App Store Connect / Google Play Console
Built-in analytics from Apple and Google. Basic but free and covers installs, crashes, and store performance.
Funnels: Your Best Friend
A funnel shows how users progress through a sequence of steps. Onboarding funnels. Purchase funnels. Any multi-step process.
Set up funnels for your critical paths and watch where users drop off. If 80% of users complete step 1 but only 30% complete step 2, that's where you focus improvement efforts.
Funnels should be specific. "All users" is too broad. Segment by user type, acquisition source, or device. Different segments often have very different funnel performance.
Cohort Analysis
Cohorts are groups of users who share something in common, usually their start date.
Comparing cohorts over time tells you if your app is improving. Is this month's cohort retaining better than last month's? If you shipped a new onboarding flow, did retention improve for the cohort that experienced it?

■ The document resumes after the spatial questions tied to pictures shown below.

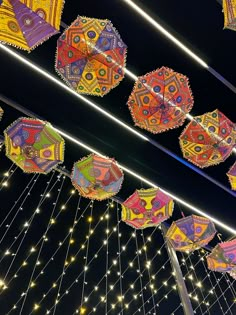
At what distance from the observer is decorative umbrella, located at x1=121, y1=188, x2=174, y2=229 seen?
134 inches

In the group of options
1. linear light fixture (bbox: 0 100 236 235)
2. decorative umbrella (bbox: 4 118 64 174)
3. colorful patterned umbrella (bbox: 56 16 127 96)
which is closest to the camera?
colorful patterned umbrella (bbox: 56 16 127 96)

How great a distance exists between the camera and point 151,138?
13.7ft

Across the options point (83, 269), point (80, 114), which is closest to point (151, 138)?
point (80, 114)

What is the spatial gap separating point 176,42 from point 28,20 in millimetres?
1895

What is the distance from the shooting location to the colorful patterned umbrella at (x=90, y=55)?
2.39 m

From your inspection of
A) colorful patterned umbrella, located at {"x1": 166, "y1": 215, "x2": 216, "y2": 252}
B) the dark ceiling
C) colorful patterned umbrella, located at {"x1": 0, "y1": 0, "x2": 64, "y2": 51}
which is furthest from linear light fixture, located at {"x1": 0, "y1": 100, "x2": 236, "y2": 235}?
colorful patterned umbrella, located at {"x1": 0, "y1": 0, "x2": 64, "y2": 51}

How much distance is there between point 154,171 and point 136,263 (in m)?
1.80

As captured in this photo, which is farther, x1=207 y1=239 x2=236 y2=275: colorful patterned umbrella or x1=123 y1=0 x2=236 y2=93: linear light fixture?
x1=207 y1=239 x2=236 y2=275: colorful patterned umbrella

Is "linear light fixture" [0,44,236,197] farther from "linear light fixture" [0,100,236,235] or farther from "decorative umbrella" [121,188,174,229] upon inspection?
"decorative umbrella" [121,188,174,229]

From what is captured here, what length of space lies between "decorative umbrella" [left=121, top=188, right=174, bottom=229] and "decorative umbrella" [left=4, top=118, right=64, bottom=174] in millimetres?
1077

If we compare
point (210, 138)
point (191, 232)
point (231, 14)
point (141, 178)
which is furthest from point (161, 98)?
point (141, 178)

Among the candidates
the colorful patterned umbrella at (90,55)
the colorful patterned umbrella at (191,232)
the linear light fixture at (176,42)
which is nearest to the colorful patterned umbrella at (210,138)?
the linear light fixture at (176,42)

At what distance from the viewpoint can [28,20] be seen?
1899mm

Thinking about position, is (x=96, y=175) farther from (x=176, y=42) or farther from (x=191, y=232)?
(x=176, y=42)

Without cohort analysis, improvements and regressions get hidden in aggregate numbers.
Common Mistakes
Tracking Too Much
Every event has a cost. Storage, processing, and most importantly: cognitive load when analyzing. Track what matters. Ignore what doesn't.

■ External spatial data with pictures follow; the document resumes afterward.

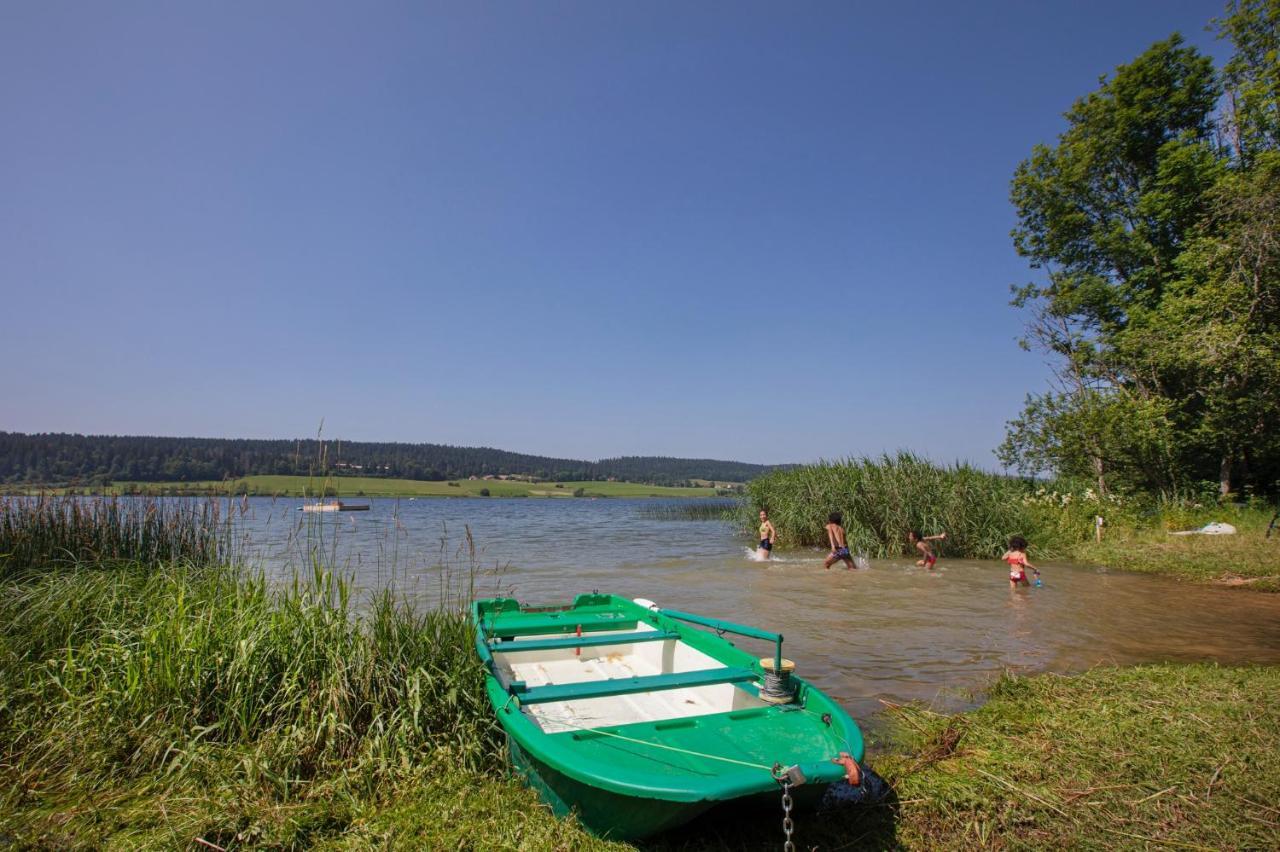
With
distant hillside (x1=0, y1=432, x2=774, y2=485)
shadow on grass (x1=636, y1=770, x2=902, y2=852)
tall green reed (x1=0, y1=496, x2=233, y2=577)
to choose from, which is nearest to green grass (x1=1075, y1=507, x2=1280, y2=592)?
shadow on grass (x1=636, y1=770, x2=902, y2=852)

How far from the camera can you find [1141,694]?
541 centimetres

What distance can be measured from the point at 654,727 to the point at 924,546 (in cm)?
1286

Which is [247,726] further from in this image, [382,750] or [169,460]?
[169,460]

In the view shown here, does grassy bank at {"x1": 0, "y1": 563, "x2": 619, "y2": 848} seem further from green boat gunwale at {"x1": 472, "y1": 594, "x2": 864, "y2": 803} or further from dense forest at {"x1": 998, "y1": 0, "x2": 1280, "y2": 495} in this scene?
dense forest at {"x1": 998, "y1": 0, "x2": 1280, "y2": 495}

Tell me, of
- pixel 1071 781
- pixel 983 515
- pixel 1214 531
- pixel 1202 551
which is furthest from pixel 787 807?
pixel 1214 531

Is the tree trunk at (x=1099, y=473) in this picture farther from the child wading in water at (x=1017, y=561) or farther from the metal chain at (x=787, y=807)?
the metal chain at (x=787, y=807)

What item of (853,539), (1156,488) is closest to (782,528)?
(853,539)

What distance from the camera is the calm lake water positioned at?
279 inches

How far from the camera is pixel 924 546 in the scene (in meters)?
15.2

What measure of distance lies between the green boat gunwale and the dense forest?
19.1 metres

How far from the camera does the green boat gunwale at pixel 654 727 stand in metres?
3.11

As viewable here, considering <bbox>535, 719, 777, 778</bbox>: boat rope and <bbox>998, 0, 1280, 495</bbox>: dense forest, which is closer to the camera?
<bbox>535, 719, 777, 778</bbox>: boat rope

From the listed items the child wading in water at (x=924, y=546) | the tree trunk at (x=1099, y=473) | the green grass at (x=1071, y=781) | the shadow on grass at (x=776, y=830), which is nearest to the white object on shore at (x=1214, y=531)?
the tree trunk at (x=1099, y=473)

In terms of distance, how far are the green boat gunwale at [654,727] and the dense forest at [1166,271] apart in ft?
62.5
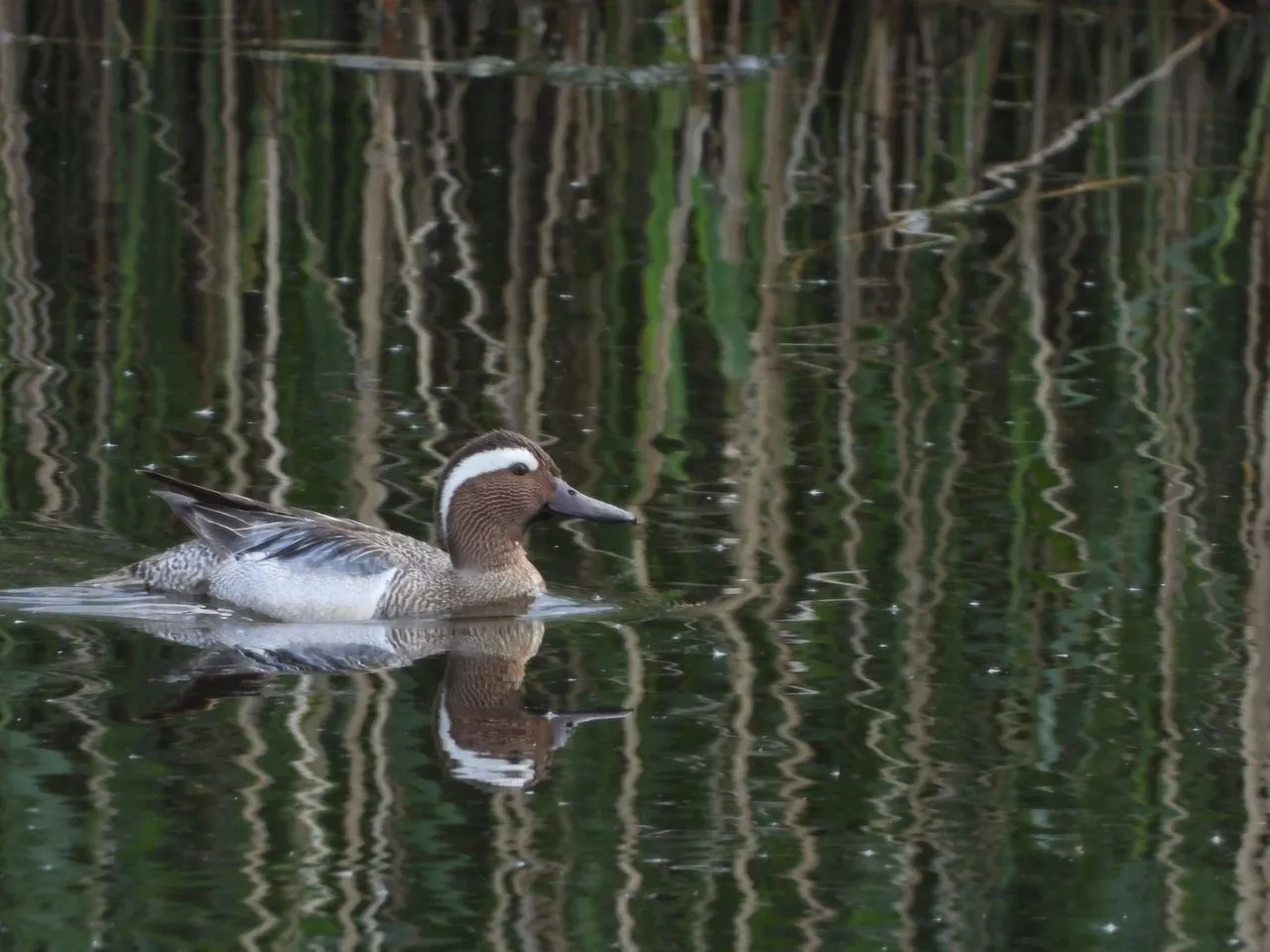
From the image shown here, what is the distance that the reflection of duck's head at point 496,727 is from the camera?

Not Tracking User Properties
Knowing that users completed an action is less useful than knowing which users completed it. Set user properties like account age, subscription tier, acquisition source. These let you segment analysis meaningfully.
Ignoring Data Quality
If your events fire inconsistently or with wrong properties, your analysis will be wrong. Test event tracking like you test features. Validate that events fire when expected with correct data.
Dashboard Blindness
Building a dashboard and checking it every day isn't analytics. It's numerology. Ask questions, dig into data, form hypotheses, and test them. Dashboards are starting points, not endpoints.
Privacy Considerations
GDPR, CCPA, ATT on iOS. Privacy regulations affect what you can track and how.
General rules:
- Don't track personally identifiable information unless necessary
- Respect user opt-outs
- Have a privacy policy that accurately describes your tracking
- Use anonymized or hashed identifiers when possible
Apple's App Tracking Transparency has significantly impacted cross-app tracking. Focus on first-party data within your app rather than trying to track users across the internet.
The Bottom Line
Analytics exist to inform decisions. Set up tracking that answers your actual questions. Review data regularly. Make changes based on what you learn. Measure the results of those changes.
That feedback loop is the entire point. Data without action is just overhead.